Short web captions:

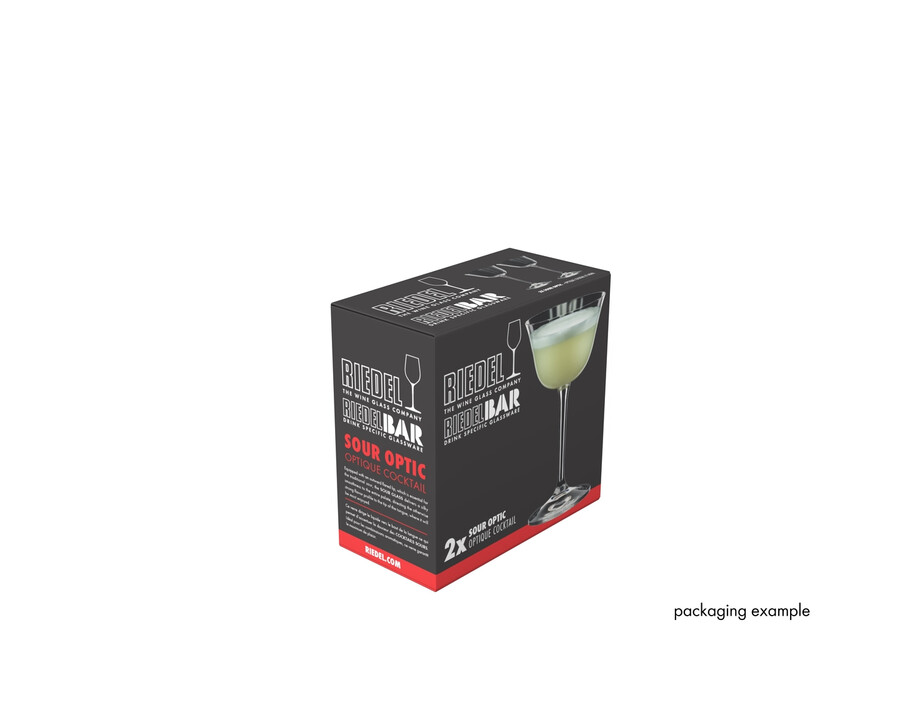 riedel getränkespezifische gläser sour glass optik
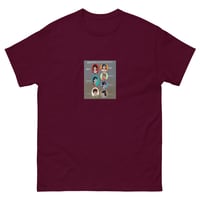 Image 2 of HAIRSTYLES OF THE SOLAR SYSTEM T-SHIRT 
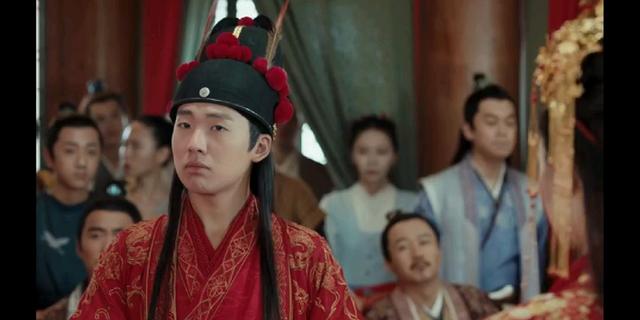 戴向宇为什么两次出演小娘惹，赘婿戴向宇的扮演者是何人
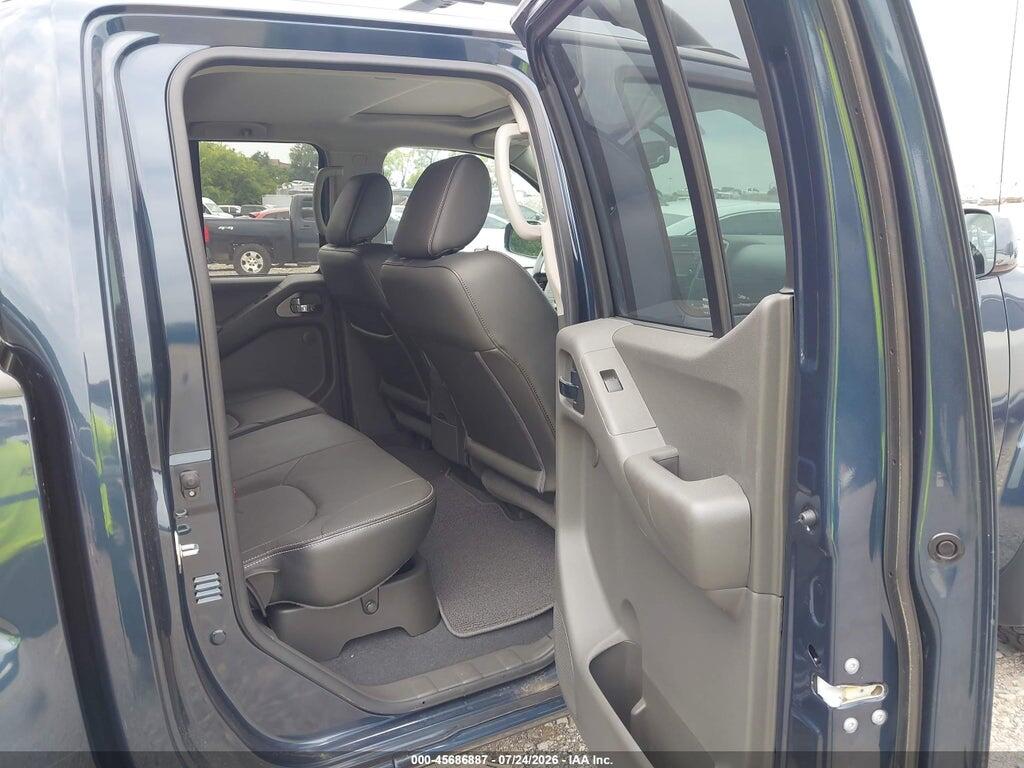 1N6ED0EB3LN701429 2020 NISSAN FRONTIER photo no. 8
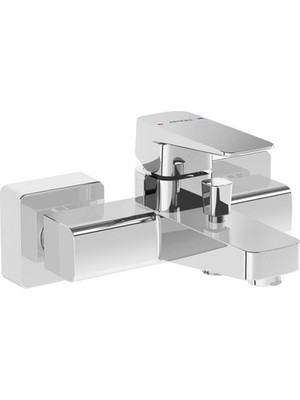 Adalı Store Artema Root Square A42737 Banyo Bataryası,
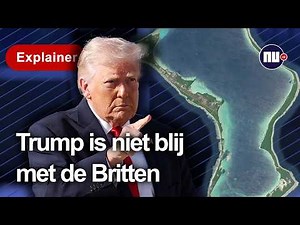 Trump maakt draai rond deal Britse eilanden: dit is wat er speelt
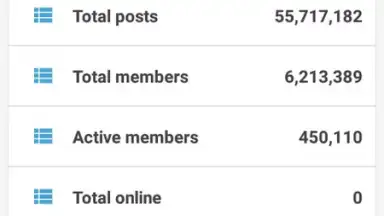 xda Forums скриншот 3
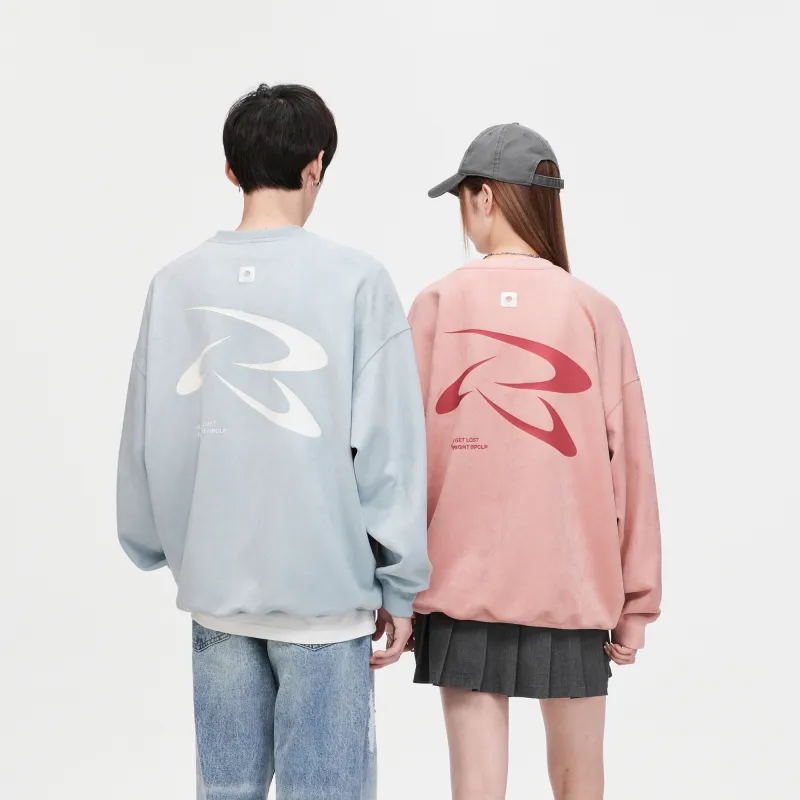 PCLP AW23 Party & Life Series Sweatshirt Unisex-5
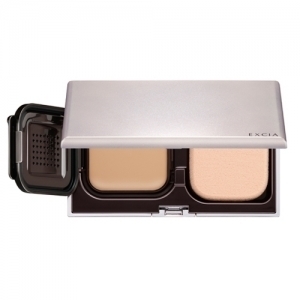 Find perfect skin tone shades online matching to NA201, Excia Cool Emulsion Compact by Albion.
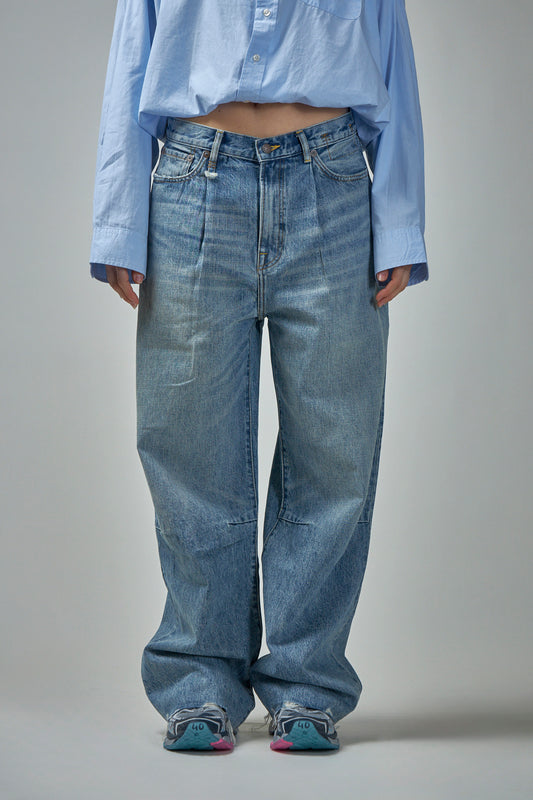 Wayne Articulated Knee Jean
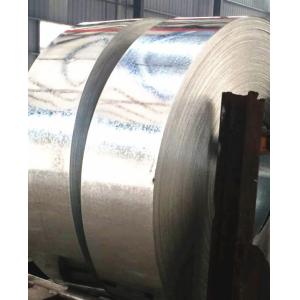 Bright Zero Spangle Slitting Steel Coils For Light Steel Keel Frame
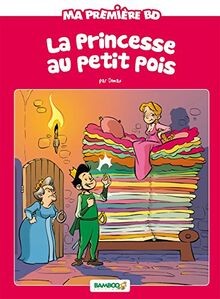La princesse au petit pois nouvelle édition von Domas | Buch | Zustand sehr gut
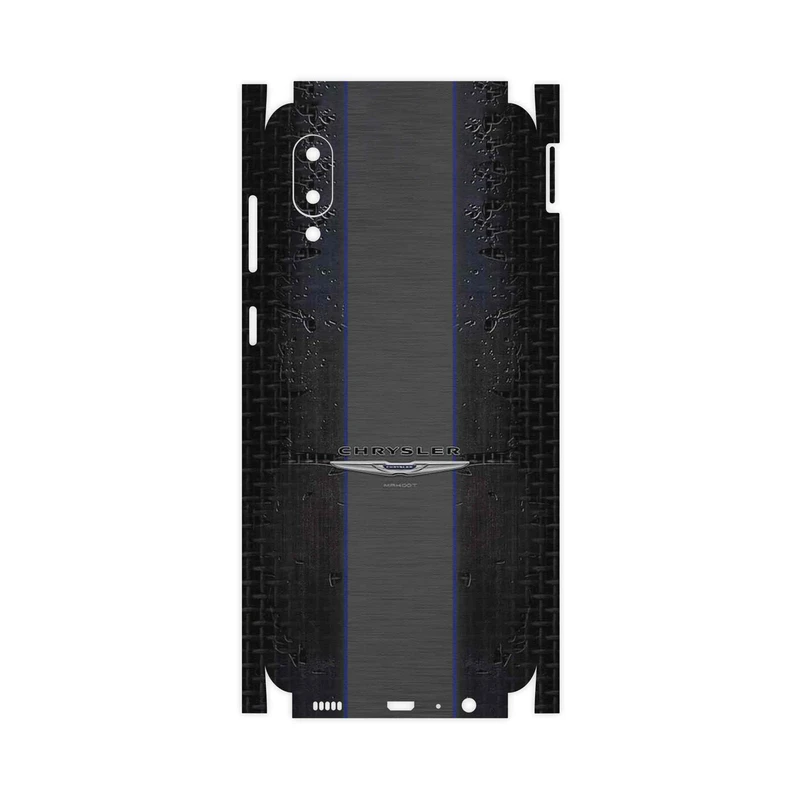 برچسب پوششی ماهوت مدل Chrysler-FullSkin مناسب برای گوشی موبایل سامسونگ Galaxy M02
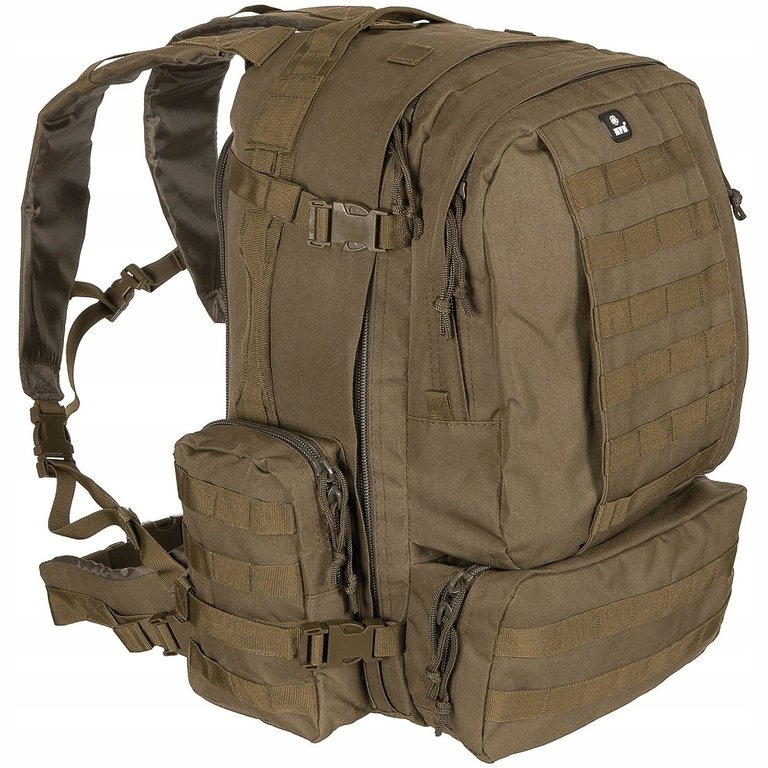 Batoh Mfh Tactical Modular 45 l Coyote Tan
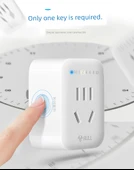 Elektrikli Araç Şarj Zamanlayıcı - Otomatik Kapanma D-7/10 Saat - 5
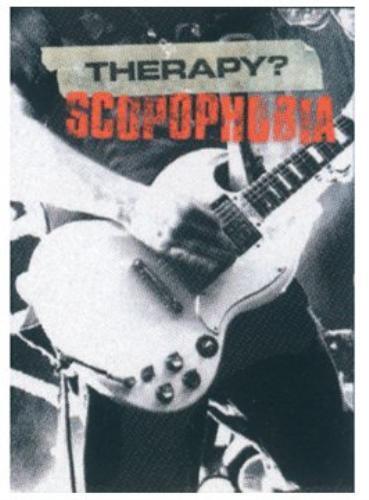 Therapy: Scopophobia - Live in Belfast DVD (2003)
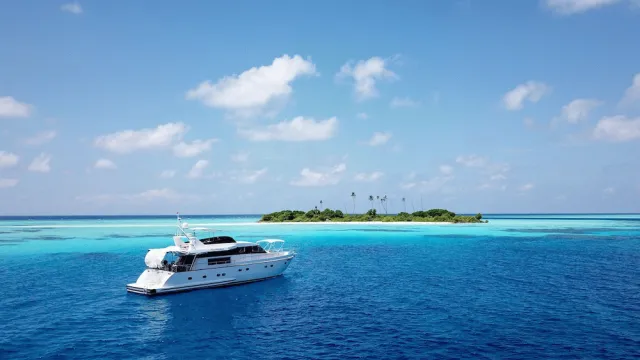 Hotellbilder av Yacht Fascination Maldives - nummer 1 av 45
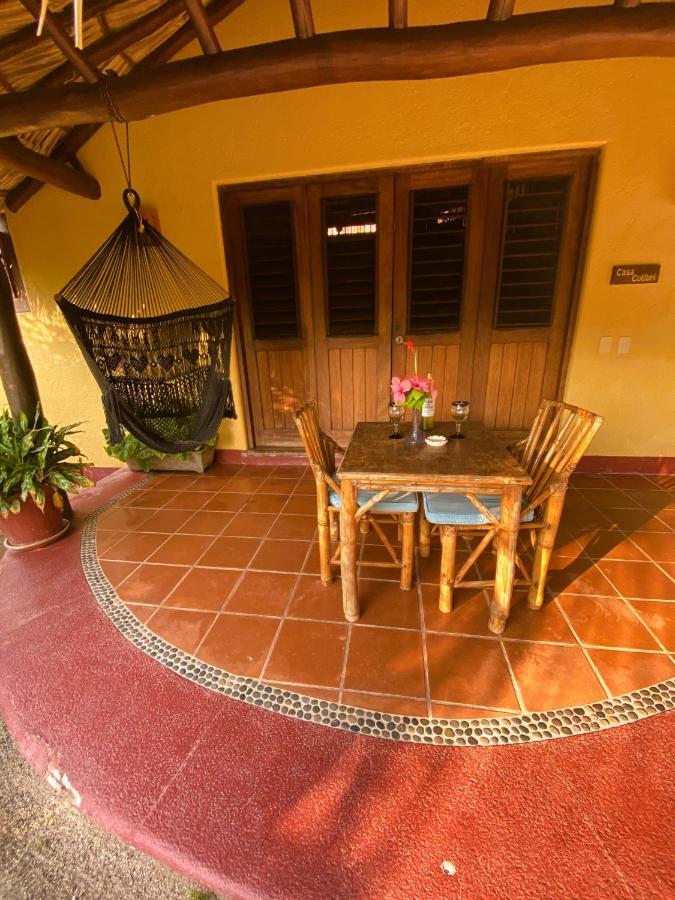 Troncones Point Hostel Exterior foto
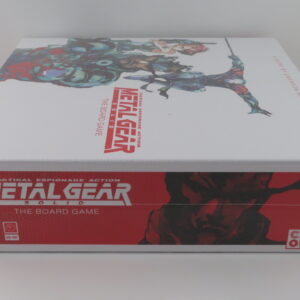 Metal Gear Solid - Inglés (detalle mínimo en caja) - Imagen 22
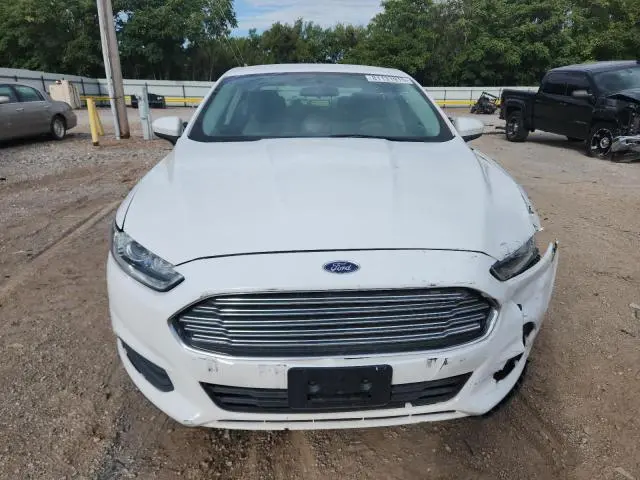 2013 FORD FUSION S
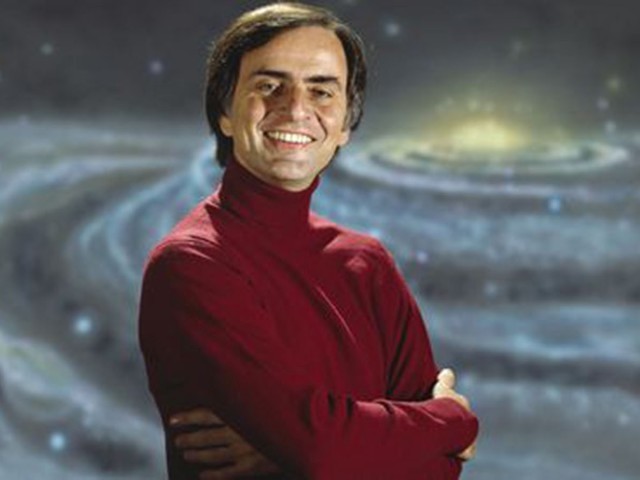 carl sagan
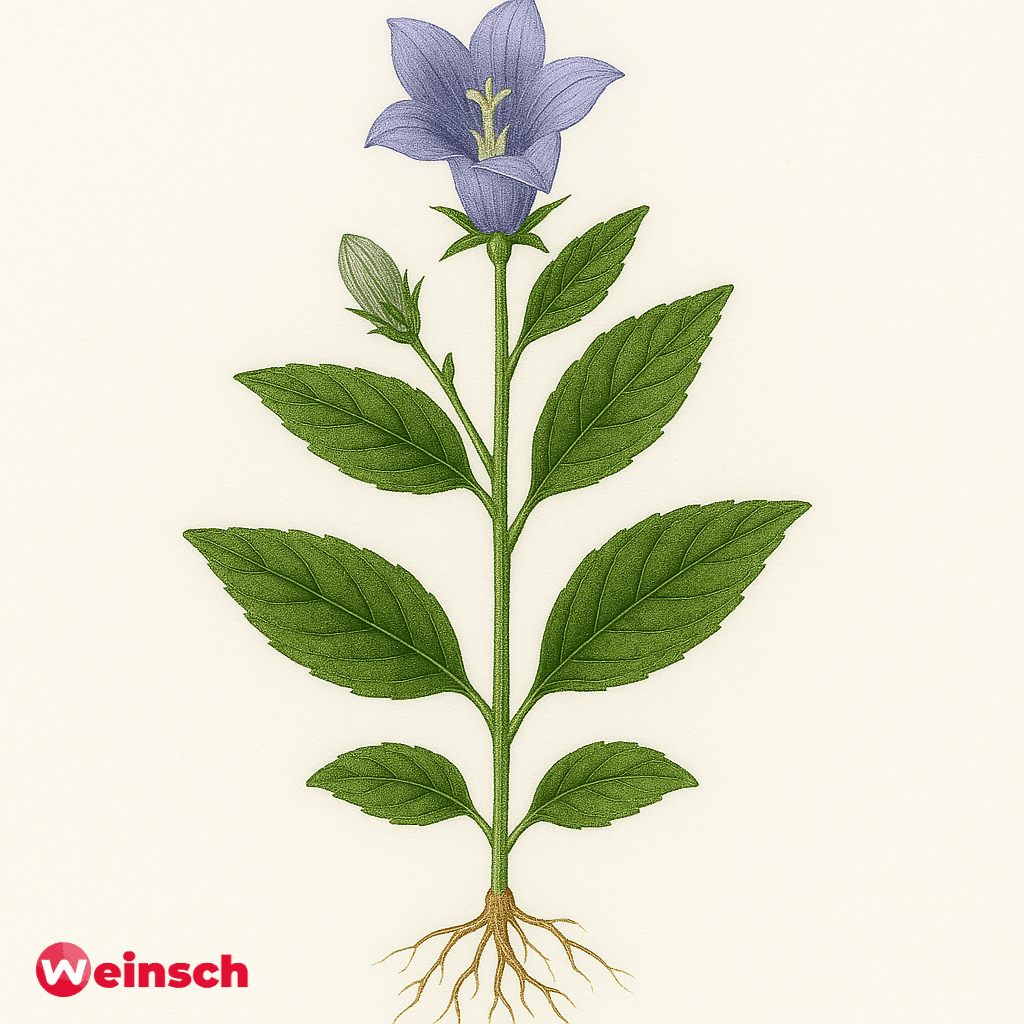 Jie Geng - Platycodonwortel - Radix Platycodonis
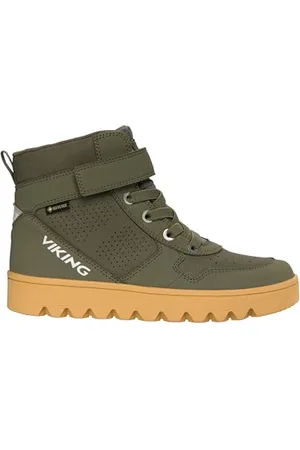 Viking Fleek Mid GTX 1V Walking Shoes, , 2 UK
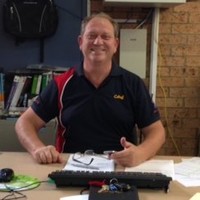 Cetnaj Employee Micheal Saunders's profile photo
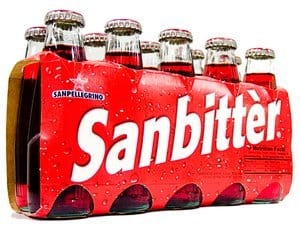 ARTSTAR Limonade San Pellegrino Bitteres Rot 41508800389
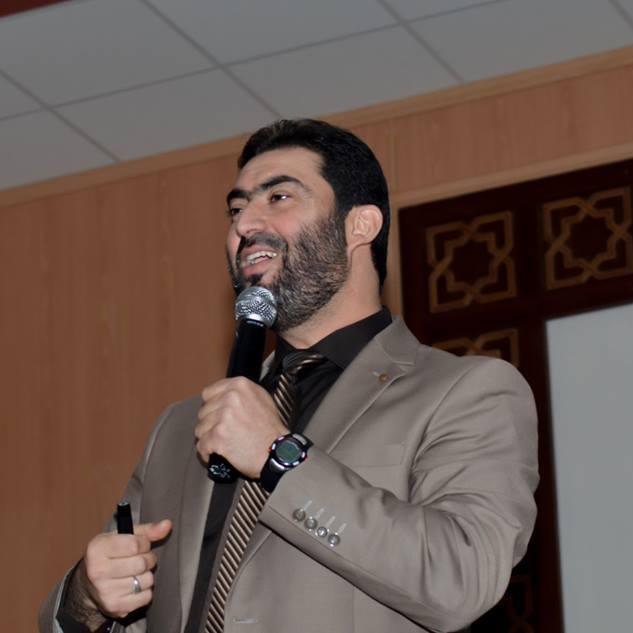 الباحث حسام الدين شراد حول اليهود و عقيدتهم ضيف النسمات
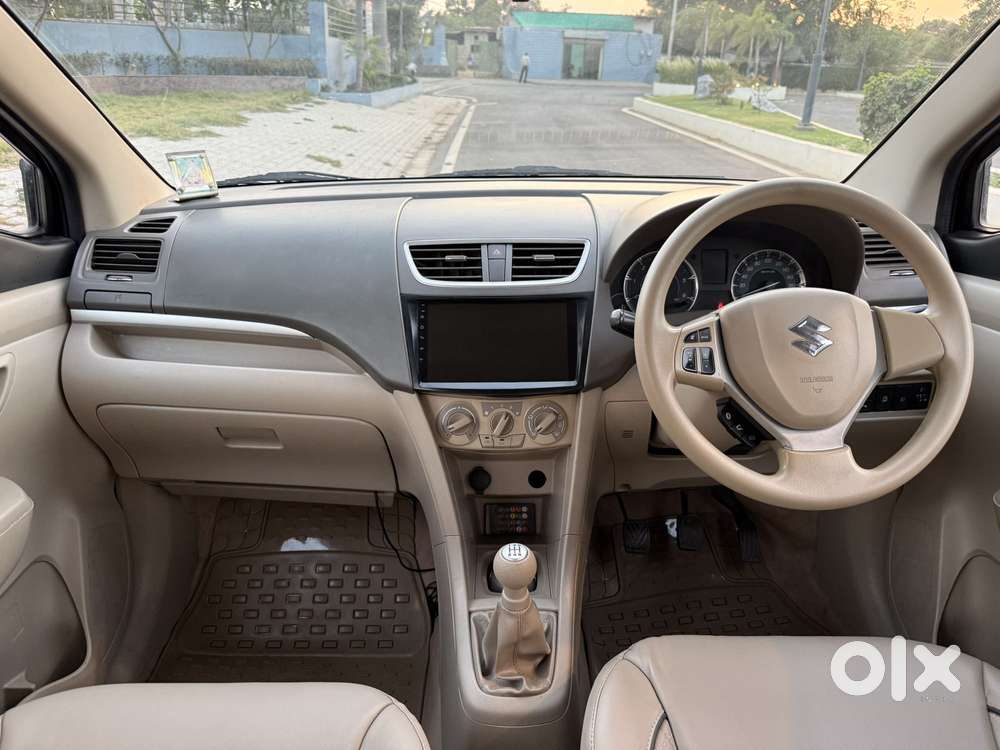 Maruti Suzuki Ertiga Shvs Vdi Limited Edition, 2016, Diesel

## WORK REQUIRED
When you copy the entries, keep every word exactly as it stands and drop any pictures.

## TASK SOLUTION
 riedel getränkespezifische gläser sour glass optik
 Image 2 of HAIRSTYLES OF THE SOLAR SYSTEM T-SHIRT 
 戴向宇为什么两次出演小娘惹，赘婿戴向宇的扮演者是何人
 1N6ED0EB3LN701429 2020 NISSAN FRONTIER photo no. 8
 Adalı Store Artema Root Square A42737 Banyo Bataryası,
 Trump maakt draai rond deal Britse eilanden: dit is wat er speelt
 xda Forums скриншот 3
 PCLP AW23 Party & Life Series Sweatshirt Unisex-5
 Find perfect skin tone shades online matching to NA201, Excia Cool Emulsion Compact by Albion.
 Wayne Articulated Knee Jean
 Bright Zero Spangle Slitting Steel Coils For Light Steel Keel Frame
La princesse au petit pois nouvelle édition von Domas | Buch | Zustand sehr gut
 برچسب پوششی ماهوت مدل Chrysler-FullSkin مناسب برای گوشی موبایل سامسونگ Galaxy M02
 Batoh Mfh Tactical Modular 45 l Coyote Tan
 Elektrikli Araç Şarj Zamanlayıcı - Otomatik Kapanma D-7/10 Saat - 5
 Therapy: Scopophobia - Live in Belfast DVD (2003)
 Hotellbilder av Yacht Fascination Maldives - nummer 1 av 45
 Troncones Point Hostel Exterior foto
 Metal Gear Solid - Inglés (detalle mínimo en caja) - Imagen 22
 2013 FORD FUSION S
 carl sagan
 Jie Geng - Platycodonwortel - Radix Platycodonis
 Viking Fleek Mid GTX 1V Walking Shoes, , 2 UK
 Cetnaj Employee Micheal Saunders's profile photo
 ARTSTAR Limonade San Pellegrino Bitteres Rot 41508800389
 الباحث حسام الدين شراد حول اليهود و عقيدتهم ضيف النسمات
 Maruti Suzuki Ertiga Shvs Vdi Limited Edition, 2016, Diesel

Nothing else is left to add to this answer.